Convert edges to an adjacency matrix.

Creates a square matrix where entry (i,j) represents the confidence that variable i causes variable j.

Returns:

  • List[List[float]]

    Square matrix of confidence scores.

get_edge_list

get_edge_list() -> List[tuple[str, str, float]]

Get edges as a list of tuples.

Returns:

  • List[tuple[str, str, float]]

    List of (source, target, confidence) tuples.

parse_graph_response

parse_graph_response(
    response_text: str, variables: List[str], output_format: str = "edge_list"
) -> GeneratedGraph

Parse an LLM response into a GeneratedGraph.
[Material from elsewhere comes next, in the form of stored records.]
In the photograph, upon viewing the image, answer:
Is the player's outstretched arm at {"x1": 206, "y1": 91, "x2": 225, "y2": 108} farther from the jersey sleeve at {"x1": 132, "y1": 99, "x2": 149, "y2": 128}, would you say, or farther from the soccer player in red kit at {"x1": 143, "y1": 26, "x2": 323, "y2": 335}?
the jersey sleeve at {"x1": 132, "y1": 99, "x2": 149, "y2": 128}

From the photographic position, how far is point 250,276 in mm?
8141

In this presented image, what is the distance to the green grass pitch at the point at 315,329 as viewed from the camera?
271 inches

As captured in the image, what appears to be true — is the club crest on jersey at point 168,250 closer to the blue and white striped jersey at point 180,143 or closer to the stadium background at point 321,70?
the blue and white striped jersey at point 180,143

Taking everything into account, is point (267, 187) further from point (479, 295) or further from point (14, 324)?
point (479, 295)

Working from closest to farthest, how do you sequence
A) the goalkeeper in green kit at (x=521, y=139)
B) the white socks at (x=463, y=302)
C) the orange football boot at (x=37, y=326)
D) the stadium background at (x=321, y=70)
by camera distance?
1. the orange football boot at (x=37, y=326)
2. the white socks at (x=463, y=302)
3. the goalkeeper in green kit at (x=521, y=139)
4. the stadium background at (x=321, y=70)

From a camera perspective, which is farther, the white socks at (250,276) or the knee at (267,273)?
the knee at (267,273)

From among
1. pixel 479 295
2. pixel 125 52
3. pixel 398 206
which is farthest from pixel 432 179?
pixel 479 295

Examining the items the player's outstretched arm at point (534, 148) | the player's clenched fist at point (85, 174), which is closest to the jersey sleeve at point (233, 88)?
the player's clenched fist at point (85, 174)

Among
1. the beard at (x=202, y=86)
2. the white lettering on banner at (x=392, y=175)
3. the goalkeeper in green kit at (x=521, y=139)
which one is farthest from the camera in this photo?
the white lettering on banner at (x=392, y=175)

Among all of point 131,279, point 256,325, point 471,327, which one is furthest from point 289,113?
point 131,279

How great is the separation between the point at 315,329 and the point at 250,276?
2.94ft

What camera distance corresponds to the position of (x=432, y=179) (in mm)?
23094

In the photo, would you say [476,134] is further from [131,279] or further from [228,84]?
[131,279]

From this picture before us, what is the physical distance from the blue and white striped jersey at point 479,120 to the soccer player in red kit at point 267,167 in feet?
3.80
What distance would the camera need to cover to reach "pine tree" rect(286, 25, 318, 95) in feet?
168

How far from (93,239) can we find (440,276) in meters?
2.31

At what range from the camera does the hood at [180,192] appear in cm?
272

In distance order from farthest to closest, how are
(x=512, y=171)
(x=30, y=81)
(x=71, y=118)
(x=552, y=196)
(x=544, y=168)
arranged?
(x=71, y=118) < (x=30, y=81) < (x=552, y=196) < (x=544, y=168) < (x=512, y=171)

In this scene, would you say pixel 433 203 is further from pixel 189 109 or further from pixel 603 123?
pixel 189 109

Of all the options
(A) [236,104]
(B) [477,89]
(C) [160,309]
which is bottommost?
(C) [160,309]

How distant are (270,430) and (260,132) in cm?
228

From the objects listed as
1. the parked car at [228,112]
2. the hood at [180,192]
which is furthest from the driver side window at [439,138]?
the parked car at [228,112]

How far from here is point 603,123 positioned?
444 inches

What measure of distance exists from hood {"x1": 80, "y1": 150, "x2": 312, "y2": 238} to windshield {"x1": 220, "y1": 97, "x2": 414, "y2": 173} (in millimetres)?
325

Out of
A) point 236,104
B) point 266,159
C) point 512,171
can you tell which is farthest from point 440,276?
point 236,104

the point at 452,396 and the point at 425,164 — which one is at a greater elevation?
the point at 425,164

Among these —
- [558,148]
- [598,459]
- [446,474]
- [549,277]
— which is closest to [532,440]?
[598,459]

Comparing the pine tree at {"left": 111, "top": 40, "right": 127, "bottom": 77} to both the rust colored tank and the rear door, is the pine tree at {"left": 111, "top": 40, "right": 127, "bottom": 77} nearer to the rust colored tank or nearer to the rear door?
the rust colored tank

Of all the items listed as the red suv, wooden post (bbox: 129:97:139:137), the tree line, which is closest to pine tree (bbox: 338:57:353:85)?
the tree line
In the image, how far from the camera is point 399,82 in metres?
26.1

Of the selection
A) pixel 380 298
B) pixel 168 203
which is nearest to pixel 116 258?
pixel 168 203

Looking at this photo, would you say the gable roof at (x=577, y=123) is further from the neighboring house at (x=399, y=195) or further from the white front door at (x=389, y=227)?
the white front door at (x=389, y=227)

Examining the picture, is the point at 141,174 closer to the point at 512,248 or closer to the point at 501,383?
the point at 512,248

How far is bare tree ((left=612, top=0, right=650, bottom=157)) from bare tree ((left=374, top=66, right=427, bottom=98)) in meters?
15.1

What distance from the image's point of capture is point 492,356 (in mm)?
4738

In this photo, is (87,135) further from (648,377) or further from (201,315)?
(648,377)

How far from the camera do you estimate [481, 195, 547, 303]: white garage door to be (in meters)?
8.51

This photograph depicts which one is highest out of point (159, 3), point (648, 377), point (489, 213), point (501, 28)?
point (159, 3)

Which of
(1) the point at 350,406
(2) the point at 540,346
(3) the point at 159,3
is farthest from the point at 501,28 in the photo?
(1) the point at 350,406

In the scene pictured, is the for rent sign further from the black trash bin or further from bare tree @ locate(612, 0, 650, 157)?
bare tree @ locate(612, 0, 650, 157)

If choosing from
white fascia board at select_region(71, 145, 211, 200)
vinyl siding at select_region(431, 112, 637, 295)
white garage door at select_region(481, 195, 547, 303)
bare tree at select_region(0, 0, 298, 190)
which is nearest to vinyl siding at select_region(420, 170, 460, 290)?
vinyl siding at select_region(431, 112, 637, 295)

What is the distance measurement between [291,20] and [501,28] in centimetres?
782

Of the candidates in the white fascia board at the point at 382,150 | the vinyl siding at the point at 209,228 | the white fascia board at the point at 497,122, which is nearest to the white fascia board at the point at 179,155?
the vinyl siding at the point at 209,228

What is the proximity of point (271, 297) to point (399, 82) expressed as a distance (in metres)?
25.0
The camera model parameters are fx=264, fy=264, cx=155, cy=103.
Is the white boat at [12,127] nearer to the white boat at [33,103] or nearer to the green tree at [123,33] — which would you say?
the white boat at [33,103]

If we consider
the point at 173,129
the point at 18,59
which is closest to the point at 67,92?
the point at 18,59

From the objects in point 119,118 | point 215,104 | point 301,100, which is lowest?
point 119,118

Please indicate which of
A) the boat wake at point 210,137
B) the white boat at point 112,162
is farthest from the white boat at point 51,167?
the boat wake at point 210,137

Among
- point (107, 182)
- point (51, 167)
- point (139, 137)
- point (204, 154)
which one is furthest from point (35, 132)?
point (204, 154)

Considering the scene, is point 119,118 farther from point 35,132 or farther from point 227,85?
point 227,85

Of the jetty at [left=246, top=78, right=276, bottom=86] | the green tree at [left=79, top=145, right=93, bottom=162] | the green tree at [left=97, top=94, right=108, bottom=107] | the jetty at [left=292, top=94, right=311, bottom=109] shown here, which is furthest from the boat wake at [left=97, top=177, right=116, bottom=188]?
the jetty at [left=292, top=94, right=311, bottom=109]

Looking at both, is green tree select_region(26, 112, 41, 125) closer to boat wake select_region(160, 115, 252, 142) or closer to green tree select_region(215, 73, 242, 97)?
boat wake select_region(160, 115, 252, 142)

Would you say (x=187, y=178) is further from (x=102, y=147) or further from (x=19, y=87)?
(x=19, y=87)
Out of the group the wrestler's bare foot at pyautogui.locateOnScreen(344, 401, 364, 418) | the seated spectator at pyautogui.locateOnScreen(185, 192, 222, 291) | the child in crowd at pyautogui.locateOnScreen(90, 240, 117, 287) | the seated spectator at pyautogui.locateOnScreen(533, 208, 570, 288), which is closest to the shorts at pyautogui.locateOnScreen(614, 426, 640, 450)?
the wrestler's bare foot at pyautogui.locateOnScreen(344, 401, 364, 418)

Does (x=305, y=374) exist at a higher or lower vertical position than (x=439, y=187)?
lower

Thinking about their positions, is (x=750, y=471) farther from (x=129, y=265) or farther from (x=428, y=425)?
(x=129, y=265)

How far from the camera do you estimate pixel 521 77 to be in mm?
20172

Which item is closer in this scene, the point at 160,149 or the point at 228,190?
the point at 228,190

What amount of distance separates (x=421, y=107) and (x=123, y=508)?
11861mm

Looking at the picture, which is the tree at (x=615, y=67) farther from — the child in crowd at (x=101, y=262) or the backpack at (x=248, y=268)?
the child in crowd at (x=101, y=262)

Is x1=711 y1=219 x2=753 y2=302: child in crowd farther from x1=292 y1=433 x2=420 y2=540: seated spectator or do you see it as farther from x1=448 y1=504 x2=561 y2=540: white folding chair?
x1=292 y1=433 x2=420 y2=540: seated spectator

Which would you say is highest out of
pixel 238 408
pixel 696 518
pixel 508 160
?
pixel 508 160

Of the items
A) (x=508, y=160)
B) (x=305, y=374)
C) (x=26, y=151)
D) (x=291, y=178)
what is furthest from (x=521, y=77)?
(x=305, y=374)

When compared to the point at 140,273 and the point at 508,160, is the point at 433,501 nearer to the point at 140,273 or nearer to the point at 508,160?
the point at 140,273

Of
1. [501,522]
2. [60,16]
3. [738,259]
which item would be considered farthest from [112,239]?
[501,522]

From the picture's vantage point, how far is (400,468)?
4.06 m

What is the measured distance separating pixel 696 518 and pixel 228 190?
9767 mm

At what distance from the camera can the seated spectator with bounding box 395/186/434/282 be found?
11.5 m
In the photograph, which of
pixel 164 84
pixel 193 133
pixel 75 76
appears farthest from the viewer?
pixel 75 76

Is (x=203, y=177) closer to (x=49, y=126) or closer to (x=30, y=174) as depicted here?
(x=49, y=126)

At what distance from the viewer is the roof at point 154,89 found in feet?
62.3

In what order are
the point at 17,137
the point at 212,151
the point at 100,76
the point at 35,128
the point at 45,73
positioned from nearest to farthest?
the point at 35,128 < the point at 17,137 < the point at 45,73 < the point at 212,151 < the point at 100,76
Handles JSON extraction from markdown code blocks and parses according to the specified output format.

Parameters:

  • response_text

    (str) –

    Raw text response from the LLM.

  • variables

    (List[str]) –

    List of valid variable names.

  • output_format

    (str, default: 'edge_list' ) –

    Expected format ("edge_list" or "adjacency_matrix").

Returns:

Raises:

  • ValueError

    If JSON parsing fails or format is invalid.